**Spatial question entries**

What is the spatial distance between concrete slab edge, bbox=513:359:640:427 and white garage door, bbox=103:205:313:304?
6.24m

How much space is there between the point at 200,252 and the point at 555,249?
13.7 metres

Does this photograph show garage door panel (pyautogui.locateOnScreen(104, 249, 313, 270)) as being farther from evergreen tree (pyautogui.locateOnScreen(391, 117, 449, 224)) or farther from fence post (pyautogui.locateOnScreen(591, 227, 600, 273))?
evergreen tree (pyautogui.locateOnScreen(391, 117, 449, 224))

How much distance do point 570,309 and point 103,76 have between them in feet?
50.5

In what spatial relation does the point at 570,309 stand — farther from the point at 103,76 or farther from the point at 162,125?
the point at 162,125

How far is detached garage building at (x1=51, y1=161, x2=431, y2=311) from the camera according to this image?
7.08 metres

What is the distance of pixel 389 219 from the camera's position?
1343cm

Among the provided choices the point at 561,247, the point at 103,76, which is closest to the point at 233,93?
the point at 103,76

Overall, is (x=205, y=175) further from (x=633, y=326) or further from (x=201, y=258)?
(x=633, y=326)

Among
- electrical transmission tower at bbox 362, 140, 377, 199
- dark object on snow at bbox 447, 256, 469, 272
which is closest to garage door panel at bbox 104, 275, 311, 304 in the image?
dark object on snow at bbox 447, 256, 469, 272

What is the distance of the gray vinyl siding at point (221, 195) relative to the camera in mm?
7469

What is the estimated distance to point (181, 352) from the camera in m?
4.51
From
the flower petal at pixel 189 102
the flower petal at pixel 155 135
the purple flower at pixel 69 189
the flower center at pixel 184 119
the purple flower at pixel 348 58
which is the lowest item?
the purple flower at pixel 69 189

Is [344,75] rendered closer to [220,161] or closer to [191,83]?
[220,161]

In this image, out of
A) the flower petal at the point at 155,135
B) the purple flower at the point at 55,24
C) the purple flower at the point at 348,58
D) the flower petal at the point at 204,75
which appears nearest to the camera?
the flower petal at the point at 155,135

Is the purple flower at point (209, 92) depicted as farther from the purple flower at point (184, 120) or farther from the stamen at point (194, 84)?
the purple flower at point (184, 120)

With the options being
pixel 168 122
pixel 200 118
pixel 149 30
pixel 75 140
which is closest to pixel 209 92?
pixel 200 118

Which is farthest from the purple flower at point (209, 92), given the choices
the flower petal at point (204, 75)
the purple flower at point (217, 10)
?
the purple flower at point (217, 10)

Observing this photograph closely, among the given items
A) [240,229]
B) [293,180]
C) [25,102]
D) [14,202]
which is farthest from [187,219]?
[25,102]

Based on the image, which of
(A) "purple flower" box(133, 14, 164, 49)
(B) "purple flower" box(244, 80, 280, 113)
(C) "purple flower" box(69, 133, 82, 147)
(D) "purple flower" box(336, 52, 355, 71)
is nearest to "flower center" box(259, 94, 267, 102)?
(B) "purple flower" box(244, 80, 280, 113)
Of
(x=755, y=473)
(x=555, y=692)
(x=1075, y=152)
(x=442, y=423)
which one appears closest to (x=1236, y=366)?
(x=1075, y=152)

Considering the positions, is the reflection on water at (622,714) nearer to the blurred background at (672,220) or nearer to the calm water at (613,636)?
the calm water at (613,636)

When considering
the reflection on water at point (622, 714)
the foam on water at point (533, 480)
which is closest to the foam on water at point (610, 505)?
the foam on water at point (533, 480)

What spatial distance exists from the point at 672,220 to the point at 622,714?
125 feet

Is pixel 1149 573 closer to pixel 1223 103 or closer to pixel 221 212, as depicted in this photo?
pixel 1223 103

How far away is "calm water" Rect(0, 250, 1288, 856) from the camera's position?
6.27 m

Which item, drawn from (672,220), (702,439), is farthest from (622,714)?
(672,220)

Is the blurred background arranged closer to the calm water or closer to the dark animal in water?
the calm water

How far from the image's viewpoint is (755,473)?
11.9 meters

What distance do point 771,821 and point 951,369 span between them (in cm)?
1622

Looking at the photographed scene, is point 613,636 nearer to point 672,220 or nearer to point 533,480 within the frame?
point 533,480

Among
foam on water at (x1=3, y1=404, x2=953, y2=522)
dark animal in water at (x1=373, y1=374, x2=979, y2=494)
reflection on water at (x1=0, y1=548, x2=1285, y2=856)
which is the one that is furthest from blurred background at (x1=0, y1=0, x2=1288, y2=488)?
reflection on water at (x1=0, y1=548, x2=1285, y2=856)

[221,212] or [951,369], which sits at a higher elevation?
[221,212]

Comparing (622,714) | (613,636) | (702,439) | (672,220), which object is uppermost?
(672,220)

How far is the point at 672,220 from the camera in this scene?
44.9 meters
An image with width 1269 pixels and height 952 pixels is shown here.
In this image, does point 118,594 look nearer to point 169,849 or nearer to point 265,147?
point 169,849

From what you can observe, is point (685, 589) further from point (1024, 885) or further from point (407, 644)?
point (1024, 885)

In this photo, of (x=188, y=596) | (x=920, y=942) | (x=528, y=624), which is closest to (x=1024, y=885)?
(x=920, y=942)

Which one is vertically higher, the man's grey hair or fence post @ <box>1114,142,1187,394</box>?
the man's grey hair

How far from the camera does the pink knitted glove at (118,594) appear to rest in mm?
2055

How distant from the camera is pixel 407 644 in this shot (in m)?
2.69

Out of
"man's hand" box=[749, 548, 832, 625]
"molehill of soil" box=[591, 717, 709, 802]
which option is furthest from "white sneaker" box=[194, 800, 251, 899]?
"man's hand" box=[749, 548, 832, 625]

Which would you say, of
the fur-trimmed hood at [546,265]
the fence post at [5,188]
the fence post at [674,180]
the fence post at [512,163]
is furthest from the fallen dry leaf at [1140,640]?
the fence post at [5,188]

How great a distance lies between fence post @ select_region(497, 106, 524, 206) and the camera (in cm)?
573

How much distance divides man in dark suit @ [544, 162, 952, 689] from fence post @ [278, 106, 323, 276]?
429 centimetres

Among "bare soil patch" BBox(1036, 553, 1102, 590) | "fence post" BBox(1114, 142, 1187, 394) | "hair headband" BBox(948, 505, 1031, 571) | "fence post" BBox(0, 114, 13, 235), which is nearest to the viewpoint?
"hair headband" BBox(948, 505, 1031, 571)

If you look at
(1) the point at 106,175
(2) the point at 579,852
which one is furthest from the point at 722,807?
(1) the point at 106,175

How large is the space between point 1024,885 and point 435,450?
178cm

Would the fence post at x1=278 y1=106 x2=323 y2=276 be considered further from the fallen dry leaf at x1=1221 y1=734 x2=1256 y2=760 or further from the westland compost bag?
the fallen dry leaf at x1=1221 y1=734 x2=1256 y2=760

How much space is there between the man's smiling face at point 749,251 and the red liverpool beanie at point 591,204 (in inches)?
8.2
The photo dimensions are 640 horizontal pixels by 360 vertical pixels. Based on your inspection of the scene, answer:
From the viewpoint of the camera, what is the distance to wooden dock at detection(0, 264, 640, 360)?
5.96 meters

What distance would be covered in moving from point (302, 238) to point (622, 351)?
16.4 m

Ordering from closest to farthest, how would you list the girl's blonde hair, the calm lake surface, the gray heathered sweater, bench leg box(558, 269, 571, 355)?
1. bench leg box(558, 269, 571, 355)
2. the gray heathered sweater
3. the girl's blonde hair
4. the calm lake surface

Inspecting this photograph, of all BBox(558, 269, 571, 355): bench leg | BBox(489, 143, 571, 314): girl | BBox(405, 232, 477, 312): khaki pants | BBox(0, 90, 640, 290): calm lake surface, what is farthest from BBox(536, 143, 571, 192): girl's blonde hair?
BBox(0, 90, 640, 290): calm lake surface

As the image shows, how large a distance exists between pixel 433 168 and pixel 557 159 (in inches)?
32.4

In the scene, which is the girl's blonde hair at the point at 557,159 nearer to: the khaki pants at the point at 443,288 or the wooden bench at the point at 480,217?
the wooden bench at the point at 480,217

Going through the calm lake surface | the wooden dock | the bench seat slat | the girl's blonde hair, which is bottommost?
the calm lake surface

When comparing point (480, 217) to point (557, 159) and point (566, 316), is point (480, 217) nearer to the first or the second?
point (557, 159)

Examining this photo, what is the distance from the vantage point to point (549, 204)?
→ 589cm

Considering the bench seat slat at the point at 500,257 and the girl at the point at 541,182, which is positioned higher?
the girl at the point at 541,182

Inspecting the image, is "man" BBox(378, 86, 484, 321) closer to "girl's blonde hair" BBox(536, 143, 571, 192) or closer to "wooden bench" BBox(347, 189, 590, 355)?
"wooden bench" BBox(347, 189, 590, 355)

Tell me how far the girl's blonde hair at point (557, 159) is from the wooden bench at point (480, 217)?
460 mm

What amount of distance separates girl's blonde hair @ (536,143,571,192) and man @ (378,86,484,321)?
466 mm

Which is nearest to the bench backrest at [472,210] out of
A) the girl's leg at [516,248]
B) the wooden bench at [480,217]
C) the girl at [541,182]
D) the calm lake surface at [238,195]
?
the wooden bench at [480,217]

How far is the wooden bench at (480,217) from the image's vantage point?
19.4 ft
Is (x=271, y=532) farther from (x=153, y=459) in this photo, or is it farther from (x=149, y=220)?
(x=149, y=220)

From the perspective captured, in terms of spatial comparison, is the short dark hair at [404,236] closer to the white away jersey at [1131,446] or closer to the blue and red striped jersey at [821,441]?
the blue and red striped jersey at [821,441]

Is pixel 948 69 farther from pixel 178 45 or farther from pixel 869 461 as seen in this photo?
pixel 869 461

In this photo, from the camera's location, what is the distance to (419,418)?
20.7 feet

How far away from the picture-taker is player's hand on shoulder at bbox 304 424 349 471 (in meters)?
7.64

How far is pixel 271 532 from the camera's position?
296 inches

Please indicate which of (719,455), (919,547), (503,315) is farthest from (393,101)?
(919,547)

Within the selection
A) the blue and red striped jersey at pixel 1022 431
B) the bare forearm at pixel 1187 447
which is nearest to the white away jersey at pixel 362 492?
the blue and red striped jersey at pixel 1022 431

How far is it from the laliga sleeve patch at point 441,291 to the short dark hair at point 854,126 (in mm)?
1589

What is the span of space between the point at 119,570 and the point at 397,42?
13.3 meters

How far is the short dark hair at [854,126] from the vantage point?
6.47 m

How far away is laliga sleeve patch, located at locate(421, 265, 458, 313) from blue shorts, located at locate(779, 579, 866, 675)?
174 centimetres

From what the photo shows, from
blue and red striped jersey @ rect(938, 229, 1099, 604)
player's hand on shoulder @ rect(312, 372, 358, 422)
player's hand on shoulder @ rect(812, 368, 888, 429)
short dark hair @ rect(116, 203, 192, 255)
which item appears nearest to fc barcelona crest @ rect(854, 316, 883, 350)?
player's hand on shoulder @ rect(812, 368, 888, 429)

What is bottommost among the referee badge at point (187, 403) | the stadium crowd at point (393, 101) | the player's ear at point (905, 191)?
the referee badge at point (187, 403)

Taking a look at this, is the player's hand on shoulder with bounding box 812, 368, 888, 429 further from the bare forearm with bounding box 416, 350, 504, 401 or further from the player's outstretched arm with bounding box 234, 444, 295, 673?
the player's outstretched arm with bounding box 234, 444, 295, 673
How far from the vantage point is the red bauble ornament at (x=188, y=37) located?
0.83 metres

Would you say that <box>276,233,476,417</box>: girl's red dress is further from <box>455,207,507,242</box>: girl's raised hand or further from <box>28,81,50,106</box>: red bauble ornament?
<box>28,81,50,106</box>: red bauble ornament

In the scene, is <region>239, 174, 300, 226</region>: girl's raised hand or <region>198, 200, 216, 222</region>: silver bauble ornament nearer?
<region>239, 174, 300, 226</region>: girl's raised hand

**WRITTEN REQUEST**
Can you lay out the stretch from the line containing "In the scene, is" through the end of the entries as a JSON list of strings, one string per line, with blank lines left out?

**OUTPUT FOR THIS EXERCISE**
[
  "In the scene, is <region>239, 174, 300, 226</region>: girl's raised hand or <region>198, 200, 216, 222</region>: silver bauble ornament nearer?",
  "<region>239, 174, 300, 226</region>: girl's raised hand"
]